▸ **Work required**
In the records below, copy out the stretch from the line that contains "How far was" through the line that contains "10.0 metres", keeping every character the same.

▸ **Material**
────────────────────────────────────────

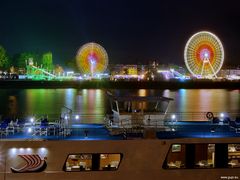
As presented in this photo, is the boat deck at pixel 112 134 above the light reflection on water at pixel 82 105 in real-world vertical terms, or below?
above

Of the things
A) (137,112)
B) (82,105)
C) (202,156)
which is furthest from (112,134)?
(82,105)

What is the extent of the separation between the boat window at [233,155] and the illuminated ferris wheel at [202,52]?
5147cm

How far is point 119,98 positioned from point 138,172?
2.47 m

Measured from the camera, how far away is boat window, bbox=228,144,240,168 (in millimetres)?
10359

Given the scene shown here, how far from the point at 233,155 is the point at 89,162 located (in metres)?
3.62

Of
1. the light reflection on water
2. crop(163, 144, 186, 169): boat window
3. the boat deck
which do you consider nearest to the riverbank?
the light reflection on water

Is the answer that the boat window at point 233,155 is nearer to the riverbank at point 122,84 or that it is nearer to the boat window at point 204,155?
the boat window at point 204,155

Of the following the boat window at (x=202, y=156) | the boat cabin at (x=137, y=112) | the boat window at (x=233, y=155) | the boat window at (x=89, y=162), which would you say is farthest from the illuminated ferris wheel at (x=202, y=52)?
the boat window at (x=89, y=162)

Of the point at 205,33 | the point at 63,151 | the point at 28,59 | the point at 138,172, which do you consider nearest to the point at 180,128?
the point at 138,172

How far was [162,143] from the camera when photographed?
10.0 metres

────────────────────────────────────────

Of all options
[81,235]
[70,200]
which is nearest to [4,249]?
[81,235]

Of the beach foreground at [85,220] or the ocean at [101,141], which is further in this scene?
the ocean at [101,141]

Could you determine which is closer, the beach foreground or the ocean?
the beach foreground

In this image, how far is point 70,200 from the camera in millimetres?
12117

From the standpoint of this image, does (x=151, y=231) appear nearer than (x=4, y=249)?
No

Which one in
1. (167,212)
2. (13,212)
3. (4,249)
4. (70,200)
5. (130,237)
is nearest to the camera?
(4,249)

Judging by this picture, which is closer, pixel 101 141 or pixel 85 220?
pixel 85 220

────────────────────────────────────────

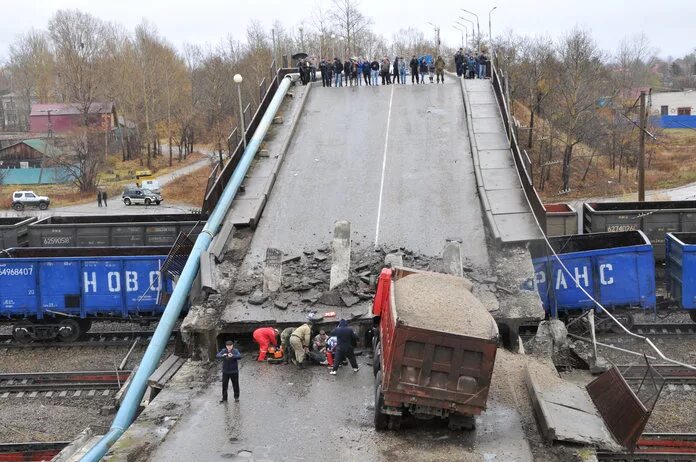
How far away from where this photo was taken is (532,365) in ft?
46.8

────────────────────────────────────────

▸ **Solution**
How far was [162,143] from the camera when photographed?
10.0 metres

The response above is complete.